- _EXERCISE BRIEF_: Copy out the data below as written; omit any images.

─── RECORDS SHOWN ───

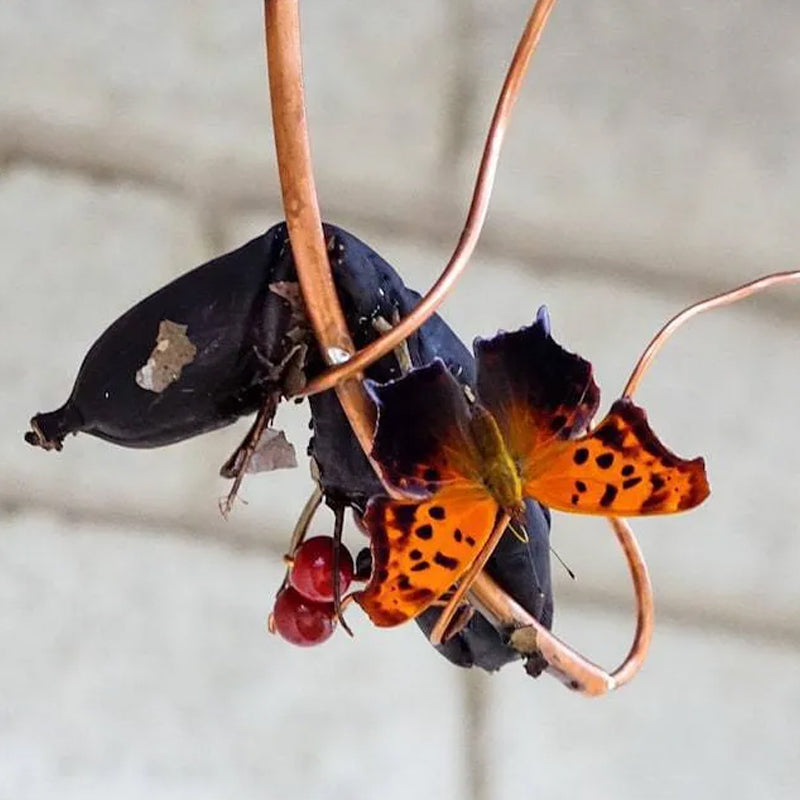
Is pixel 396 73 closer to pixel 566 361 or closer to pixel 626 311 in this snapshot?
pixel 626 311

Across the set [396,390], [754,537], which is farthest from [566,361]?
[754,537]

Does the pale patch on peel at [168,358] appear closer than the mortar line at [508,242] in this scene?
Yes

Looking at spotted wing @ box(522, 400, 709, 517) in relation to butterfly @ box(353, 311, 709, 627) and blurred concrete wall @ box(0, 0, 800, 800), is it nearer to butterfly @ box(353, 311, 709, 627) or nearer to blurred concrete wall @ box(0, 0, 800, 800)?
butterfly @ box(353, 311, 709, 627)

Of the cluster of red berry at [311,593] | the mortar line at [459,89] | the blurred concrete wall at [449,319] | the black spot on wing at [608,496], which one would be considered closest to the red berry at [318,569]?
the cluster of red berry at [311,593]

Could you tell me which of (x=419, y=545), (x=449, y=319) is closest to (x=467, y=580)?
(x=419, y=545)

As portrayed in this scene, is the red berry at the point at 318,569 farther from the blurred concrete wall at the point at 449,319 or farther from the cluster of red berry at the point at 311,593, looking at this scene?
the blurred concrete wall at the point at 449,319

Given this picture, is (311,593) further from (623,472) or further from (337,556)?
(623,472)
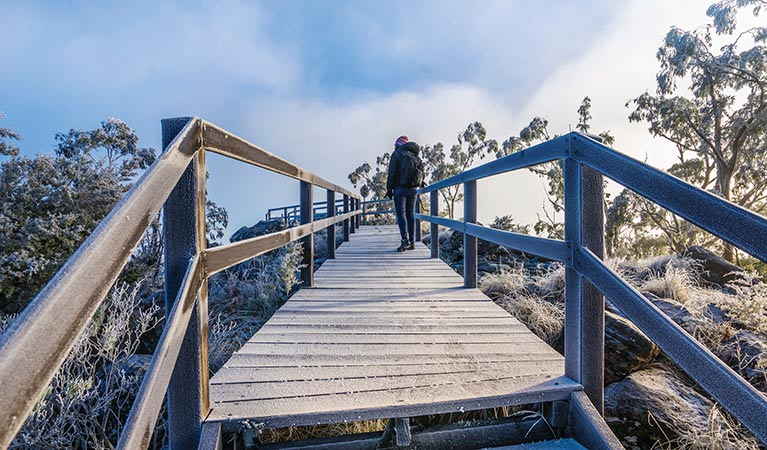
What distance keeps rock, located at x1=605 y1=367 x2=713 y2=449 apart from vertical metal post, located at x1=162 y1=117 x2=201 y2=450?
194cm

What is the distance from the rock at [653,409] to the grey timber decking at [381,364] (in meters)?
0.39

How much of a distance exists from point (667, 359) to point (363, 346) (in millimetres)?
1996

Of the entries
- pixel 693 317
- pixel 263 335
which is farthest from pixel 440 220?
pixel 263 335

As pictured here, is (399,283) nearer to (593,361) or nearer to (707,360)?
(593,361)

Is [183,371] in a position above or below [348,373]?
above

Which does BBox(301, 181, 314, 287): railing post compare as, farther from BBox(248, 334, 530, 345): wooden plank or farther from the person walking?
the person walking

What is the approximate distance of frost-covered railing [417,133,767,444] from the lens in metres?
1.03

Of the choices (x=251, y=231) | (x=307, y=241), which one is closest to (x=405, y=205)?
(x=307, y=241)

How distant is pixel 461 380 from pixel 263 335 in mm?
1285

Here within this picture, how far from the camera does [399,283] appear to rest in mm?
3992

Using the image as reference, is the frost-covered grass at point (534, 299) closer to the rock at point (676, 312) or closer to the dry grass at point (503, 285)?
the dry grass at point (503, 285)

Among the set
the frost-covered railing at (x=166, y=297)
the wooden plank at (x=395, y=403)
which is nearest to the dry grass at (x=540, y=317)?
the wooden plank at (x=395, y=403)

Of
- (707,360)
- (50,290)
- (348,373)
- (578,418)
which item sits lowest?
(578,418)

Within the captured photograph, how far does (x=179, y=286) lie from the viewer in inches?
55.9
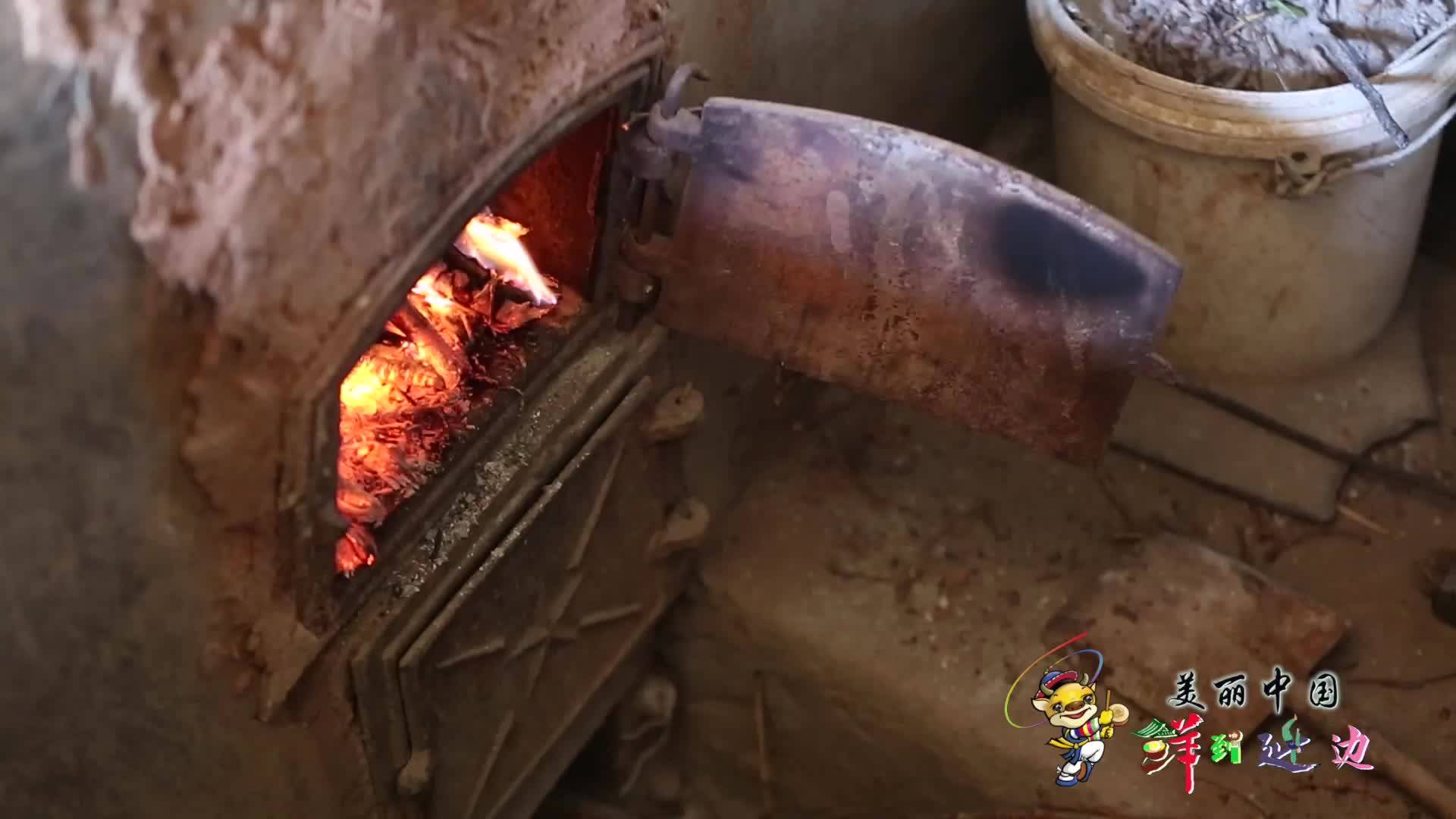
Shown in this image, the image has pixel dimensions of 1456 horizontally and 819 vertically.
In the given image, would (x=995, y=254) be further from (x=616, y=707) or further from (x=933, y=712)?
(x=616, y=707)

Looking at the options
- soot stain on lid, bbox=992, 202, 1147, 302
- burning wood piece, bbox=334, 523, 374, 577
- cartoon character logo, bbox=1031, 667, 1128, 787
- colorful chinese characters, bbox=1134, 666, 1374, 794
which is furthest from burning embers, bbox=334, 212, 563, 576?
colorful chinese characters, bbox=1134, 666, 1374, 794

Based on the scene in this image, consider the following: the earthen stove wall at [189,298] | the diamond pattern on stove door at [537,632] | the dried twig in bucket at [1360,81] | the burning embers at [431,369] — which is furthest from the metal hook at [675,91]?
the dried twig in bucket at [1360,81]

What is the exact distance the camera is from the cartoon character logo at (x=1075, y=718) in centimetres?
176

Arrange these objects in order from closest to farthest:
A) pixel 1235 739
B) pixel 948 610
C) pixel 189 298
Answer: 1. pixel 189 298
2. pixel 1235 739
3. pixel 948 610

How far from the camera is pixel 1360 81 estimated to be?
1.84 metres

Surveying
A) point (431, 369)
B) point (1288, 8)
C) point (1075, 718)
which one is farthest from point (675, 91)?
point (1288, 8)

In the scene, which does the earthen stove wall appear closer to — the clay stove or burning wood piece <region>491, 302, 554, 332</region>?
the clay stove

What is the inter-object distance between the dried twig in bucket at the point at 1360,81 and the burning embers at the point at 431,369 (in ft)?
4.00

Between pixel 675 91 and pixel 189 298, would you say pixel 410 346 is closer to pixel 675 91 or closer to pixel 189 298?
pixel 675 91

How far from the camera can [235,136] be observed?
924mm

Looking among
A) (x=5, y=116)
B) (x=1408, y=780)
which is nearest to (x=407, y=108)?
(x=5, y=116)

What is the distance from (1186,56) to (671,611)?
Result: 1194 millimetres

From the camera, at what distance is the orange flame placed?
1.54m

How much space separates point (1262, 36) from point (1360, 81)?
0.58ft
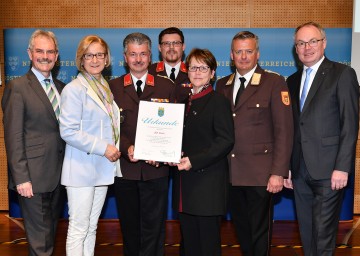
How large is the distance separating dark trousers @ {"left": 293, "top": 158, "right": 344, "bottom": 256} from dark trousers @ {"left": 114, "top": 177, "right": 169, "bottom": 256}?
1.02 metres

───

- _RESULT FOR THIS EXERCISE_:
Is pixel 396 73 closer to pixel 566 361 or closer to pixel 626 311 in this snapshot?
pixel 626 311

Across the set [396,390], [754,537], which is farthest from [566,361]?
[754,537]

Does the pale patch on peel at [168,358] appear closer than the mortar line at [508,242] in this scene?
Yes

Looking at spotted wing @ box(522, 400, 709, 517) in relation to butterfly @ box(353, 311, 709, 627) and blurred concrete wall @ box(0, 0, 800, 800), is it nearer to butterfly @ box(353, 311, 709, 627) or nearer to blurred concrete wall @ box(0, 0, 800, 800)?
butterfly @ box(353, 311, 709, 627)

Of the cluster of red berry at [311,593] | the mortar line at [459,89] | the blurred concrete wall at [449,319] | the black spot on wing at [608,496], which one would be considered closest to the red berry at [318,569]?
the cluster of red berry at [311,593]

Could you tell me which of (x=419, y=545), (x=449, y=319) is closest to (x=467, y=580)?
(x=419, y=545)

As portrayed in this scene, is the red berry at the point at 318,569 farther from the blurred concrete wall at the point at 449,319 or farther from the cluster of red berry at the point at 311,593, looking at this scene?
the blurred concrete wall at the point at 449,319

Given this picture, is (311,593) further from (623,472) or further from (337,556)?
(623,472)
What distance keeps rock, located at x1=605 y1=367 x2=713 y2=449 apart from vertical metal post, located at x1=162 y1=117 x2=201 y2=450?
194cm

What is the distance from the rock at [653,409] to the grey timber decking at [381,364] (in meters)?
0.39

How much of a distance exists from point (667, 359) to point (363, 346) (in millimetres)?
1996

Of the entries
- pixel 693 317
- pixel 263 335
which is farthest from pixel 440 220?
pixel 263 335

As pictured here, is (399,283) nearer to (593,361) or nearer to (707,360)?
(593,361)

Is [183,371] in a position above or below [348,373]?
above

Which does BBox(301, 181, 314, 287): railing post compare as, farther from BBox(248, 334, 530, 345): wooden plank or farther from the person walking?
the person walking

What is the approximate distance of frost-covered railing [417,133,767,444] from the lens in metres?
1.03

Of the choices (x=251, y=231) | (x=307, y=241), which one is closest to (x=405, y=205)?
(x=307, y=241)

How distant is pixel 461 380 from pixel 263 335 in mm?
1285

Here within this picture, how far from the camera does [399,283] appear to rest in mm?
3992

Using the image as reference, is the frost-covered grass at point (534, 299) closer to the rock at point (676, 312) or closer to the dry grass at point (503, 285)?
the dry grass at point (503, 285)

Among the set
the frost-covered railing at (x=166, y=297)
the wooden plank at (x=395, y=403)
which is nearest to the dry grass at (x=540, y=317)?
the wooden plank at (x=395, y=403)

Of
- (707,360)
- (50,290)
- (348,373)
- (578,418)
which item sits lowest?
(578,418)

Within the captured photograph, how far does (x=179, y=286) lie from the viewer in inches?
55.9
Shown in this image, the image has pixel dimensions of 1456 horizontally and 819 vertically.
In the given image, would (x=995, y=254) be further from (x=616, y=707) or further from (x=933, y=712)?
(x=616, y=707)

Looking at the options
- soot stain on lid, bbox=992, 202, 1147, 302
- burning wood piece, bbox=334, 523, 374, 577
- cartoon character logo, bbox=1031, 667, 1128, 787
- colorful chinese characters, bbox=1134, 666, 1374, 794
which is furthest from burning embers, bbox=334, 212, 563, 576?
colorful chinese characters, bbox=1134, 666, 1374, 794

Based on the scene in this image, consider the following: the earthen stove wall at [189,298] | the diamond pattern on stove door at [537,632] | the dried twig in bucket at [1360,81] | the burning embers at [431,369] — which is furthest from the metal hook at [675,91]?
the dried twig in bucket at [1360,81]

What is the exact distance the camera is from the cartoon character logo at (x=1075, y=718) in centimetres?
176

Arrange these objects in order from closest to farthest:
A) pixel 1235 739
B) pixel 948 610
C) pixel 189 298
Answer: 1. pixel 189 298
2. pixel 1235 739
3. pixel 948 610

How far from the camera is pixel 1360 81 estimated to be?
1.84 metres

Surveying
A) point (431, 369)
B) point (1288, 8)
C) point (1075, 718)
which one is farthest from point (675, 91)?
point (1288, 8)

In the scene, which does the earthen stove wall appear closer to — the clay stove or burning wood piece <region>491, 302, 554, 332</region>?
the clay stove

What is the inter-object distance between the dried twig in bucket at the point at 1360,81 and the burning embers at the point at 431,369 (in ft)?
4.00

Between pixel 675 91 and pixel 189 298, would you say pixel 410 346 is closer to pixel 675 91 or closer to pixel 189 298?
pixel 675 91

How far from the camera can [235,136] be observed?
924mm

Looking among
A) (x=5, y=116)
B) (x=1408, y=780)
which is nearest to (x=407, y=108)?
(x=5, y=116)

What is the distance from (1186,56) to (671,611)?
Result: 1194 millimetres

From the camera, at what distance is the orange flame placed?
1.54m

How much space separates point (1262, 36) from point (1360, 81)?
0.58ft
How large is the distance separating dark trousers @ {"left": 293, "top": 158, "right": 344, "bottom": 256} from dark trousers @ {"left": 114, "top": 177, "right": 169, "bottom": 256}?
1.02 metres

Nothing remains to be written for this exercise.